Уходя, Огата-сан еще раз поблагодарил меня за коробку с обедом.
Вышло так, что вечером Огата-сан этот вопрос так и не затронул. И он, и муж вернулись домой усталыми и провели время за чтением газет, почти без разговоров. А доктора Эндо Огата-сан упомянул лишь однажды. За ужином он сказал коротко:
— У Эндо все как будто хорошо. Впрочем, скучает по работе. Вся его жизнь была в ней.
В постели, готовясь заснуть, я сказала Дзиро:
— Надеюсь, отец доволен тем, как мы его принимаем.
— Чего еще он мог ожидать? Если ты так беспокоишься, пойди с ним куда-нибудь.
— В субботу вечером ты не работаешь?
— Как я могу себе это позволить? Я и так выбился из графика. Отец умудрился выбрать для визита ко мне самый неудачный момент. Хуже некуда.
— Но мы сможем погулять в воскресенье, разве нет?
Ответа я, кажется, так и не получила, хотя, глядя в темноту, еще долго его ждала.

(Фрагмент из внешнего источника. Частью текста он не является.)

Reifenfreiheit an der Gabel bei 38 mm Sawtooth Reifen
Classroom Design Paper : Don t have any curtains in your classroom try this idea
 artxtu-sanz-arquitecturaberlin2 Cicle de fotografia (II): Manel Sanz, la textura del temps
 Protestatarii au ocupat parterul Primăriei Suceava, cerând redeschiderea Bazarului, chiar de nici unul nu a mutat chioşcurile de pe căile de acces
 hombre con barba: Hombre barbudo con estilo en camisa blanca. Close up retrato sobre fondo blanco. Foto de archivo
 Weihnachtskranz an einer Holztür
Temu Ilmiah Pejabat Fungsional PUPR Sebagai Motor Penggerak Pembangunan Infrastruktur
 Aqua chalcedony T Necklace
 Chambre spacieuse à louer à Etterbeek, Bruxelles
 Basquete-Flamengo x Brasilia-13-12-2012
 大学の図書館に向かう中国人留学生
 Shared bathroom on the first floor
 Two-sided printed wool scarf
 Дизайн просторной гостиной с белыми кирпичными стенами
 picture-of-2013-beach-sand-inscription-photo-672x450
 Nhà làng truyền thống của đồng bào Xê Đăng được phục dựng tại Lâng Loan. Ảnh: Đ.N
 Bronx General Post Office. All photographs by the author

Дзиро часто испытывал после работы усталость и не был расположен к разговорам.
Во всяком случае, мои волнения относительно Огаты-сан были излишними: в то лето он прогостил у нас гораздо дольше обычного. Помнится, он еще оставался с нами в тот вечер, когда в нашу дверь постучала Сатико.
Сатико надела платье, которое я раньше не видела, на плечи она набросила шаль. Глаза у нее были тщательно подведены, но выбившийся из прически тонкий локон свисал на щеку.
— Простите, что беспокою вас, Эцуко, — с улыбкой начала она. — Я хотела узнать: Марико, случайно, не у вас?